Despite intensified research, depression remains a mental disorder with an insufficiently understood pathophysiology. Clinically applicable biomarkers are lacking but are of highest interest, particularly for preventive and predictive measures. Here, we report combined findings on untargeted metabolomics, inflammation markers in serum, mitochondrial respiration in peripheral blood immune cells, and measures of oxidative stress, along with psychometric assessments in a female outpatient cohort (n = 19) compared to non-depressed female controls (n = 23). We used Weighted Correlation Network Analysis (WCNA) to identify metabolite clusters differentiating depressed and non-depressed individuals. Furthermore, WCNA revealed associations between biological parameters – previously associated with major depression − and the identified metabolite clusters.

Including all identified metabolites, our results showed separation between participants with depression and non-depressed controls. WCNA identified ten metabolite clusters positively correlated with depression and one negatively correlated cluster. Several clusters indicated alterations in lipids and metabolites related to oxidative stress, mitochondrial function, and inflammation, underscoring the significance of inflammatory activity and oxidative stress in depression. Subsequent pathway analysis assigned the metabolites to sphingolipid, glycerophospholipid, and glycerolipid metabolism, highlighting potential targets for further research and intervention.
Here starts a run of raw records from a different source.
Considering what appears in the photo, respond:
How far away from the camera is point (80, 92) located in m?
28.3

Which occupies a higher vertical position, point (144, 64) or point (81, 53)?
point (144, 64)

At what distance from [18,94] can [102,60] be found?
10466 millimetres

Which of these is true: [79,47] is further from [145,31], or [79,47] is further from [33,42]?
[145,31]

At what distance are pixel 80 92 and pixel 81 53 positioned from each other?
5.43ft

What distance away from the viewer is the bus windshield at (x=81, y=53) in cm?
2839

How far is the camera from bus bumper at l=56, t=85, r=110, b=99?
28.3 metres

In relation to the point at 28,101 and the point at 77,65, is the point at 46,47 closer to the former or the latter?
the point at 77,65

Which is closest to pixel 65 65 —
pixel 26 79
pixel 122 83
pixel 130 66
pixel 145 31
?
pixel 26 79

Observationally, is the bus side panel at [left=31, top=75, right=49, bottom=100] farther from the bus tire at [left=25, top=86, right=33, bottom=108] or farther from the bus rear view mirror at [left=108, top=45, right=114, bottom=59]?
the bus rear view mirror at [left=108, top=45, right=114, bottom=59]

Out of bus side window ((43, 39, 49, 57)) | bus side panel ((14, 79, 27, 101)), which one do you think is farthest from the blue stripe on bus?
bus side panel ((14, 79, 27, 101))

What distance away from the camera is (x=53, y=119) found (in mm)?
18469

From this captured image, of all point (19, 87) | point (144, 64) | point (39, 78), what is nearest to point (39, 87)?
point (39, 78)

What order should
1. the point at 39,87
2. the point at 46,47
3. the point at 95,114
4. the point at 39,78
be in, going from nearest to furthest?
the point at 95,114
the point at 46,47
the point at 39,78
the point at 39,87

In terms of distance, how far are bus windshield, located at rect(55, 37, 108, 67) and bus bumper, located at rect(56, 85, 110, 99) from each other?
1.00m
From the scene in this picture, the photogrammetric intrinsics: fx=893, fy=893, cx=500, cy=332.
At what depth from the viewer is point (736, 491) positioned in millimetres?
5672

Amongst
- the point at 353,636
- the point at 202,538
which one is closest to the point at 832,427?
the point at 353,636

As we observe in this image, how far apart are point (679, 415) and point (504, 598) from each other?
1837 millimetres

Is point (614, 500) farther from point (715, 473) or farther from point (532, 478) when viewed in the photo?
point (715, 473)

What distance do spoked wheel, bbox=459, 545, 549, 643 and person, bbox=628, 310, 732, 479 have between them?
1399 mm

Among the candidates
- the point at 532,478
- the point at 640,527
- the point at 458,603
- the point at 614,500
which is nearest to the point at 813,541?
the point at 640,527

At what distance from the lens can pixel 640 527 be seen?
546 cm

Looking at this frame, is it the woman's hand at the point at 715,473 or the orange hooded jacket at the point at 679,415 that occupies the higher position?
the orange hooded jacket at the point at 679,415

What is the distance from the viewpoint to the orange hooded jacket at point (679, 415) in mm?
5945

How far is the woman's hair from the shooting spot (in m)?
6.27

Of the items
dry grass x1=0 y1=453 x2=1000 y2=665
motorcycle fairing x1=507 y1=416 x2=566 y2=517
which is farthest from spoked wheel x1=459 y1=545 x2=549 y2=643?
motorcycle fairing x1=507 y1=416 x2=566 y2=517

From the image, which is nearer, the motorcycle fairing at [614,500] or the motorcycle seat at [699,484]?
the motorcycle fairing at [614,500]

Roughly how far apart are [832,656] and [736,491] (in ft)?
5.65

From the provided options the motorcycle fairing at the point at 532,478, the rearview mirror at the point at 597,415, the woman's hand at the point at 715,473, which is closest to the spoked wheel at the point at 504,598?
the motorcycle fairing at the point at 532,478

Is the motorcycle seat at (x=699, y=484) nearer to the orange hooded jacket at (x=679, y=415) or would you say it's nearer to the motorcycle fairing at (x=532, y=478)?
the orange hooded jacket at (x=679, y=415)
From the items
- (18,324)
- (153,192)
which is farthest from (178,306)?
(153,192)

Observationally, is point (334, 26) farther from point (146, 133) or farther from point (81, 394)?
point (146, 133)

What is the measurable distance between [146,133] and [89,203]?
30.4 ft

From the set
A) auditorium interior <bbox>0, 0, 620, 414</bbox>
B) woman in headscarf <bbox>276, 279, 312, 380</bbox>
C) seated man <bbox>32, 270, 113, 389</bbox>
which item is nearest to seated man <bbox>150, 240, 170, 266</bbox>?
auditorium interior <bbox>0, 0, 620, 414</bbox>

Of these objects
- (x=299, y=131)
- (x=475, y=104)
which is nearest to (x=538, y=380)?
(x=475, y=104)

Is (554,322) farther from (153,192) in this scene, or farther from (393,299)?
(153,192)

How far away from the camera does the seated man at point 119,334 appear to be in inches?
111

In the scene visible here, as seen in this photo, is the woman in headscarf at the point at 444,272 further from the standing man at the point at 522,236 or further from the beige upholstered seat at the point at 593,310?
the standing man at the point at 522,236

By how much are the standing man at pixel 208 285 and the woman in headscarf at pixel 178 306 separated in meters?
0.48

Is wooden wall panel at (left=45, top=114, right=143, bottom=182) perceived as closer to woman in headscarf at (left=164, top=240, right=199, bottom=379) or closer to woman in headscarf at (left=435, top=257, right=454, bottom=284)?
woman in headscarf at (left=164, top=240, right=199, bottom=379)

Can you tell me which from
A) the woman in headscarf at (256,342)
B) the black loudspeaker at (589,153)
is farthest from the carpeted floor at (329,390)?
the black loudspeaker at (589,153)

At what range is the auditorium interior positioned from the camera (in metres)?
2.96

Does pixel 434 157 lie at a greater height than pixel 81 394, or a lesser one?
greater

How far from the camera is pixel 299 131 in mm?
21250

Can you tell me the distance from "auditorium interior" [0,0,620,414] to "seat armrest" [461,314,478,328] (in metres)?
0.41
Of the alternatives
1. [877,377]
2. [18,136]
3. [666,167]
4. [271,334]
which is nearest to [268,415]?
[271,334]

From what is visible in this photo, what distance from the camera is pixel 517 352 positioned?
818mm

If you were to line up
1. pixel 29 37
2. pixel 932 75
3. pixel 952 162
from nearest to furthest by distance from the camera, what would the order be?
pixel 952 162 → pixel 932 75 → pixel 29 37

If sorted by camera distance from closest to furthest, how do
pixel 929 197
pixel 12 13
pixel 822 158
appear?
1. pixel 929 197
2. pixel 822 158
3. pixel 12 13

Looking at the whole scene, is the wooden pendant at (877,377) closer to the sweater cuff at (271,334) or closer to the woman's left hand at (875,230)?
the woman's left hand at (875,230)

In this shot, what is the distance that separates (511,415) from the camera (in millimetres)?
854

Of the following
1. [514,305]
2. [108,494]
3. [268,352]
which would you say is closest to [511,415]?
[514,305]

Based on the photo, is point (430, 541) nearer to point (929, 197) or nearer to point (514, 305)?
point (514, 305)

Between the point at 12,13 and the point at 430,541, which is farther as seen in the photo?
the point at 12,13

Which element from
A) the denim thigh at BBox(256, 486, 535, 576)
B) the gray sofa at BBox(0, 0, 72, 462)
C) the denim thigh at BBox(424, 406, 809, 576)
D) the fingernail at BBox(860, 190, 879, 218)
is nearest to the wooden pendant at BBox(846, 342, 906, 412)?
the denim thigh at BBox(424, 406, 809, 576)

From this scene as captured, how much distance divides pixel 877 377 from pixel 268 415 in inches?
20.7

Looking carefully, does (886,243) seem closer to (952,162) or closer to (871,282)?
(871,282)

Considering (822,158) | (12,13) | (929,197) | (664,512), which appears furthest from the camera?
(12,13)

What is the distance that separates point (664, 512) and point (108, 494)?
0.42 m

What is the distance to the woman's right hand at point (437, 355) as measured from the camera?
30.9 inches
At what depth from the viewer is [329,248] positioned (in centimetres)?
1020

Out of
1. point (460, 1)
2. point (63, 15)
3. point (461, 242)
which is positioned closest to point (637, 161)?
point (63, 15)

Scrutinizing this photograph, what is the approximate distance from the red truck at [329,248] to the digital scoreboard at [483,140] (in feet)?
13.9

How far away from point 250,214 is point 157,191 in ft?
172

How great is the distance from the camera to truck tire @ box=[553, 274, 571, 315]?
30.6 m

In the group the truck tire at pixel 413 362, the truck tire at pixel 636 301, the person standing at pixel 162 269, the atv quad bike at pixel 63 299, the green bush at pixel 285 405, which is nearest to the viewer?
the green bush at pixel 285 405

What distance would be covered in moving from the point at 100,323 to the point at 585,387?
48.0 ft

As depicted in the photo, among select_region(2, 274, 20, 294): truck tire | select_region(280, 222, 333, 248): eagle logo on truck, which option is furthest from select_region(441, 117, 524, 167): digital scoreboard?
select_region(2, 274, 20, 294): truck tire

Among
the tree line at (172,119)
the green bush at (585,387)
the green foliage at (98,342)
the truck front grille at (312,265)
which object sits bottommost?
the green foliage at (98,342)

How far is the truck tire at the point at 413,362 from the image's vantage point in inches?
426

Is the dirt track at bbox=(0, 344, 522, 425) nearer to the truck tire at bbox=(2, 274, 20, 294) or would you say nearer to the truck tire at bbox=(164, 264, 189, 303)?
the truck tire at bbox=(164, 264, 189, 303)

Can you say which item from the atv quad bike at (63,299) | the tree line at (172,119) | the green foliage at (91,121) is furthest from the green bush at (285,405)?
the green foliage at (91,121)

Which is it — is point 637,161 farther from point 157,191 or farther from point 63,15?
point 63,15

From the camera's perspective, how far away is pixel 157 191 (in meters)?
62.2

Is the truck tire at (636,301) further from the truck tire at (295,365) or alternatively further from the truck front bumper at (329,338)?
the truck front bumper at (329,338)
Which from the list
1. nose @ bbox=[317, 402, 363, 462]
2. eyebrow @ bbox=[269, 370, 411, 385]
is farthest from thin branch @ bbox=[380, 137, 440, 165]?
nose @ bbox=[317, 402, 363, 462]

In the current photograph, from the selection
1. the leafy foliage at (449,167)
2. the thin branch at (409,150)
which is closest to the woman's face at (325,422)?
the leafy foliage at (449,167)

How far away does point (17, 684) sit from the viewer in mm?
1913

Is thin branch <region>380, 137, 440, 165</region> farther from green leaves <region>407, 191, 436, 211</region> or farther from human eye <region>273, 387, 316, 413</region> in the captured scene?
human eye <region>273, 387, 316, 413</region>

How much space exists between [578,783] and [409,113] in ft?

This study supports the view of depression as a pathophysiological condition associated with alterations in several biological parameters and reinforces previous findings on the role of lipid metabolism in depression, alongside alterations in inflammatory activity and mitochondrial bioenergetics. The data also revealed correlations between bacterial and plant metabolites and MDD, suggesting impaired gut epithelial integrity in depression.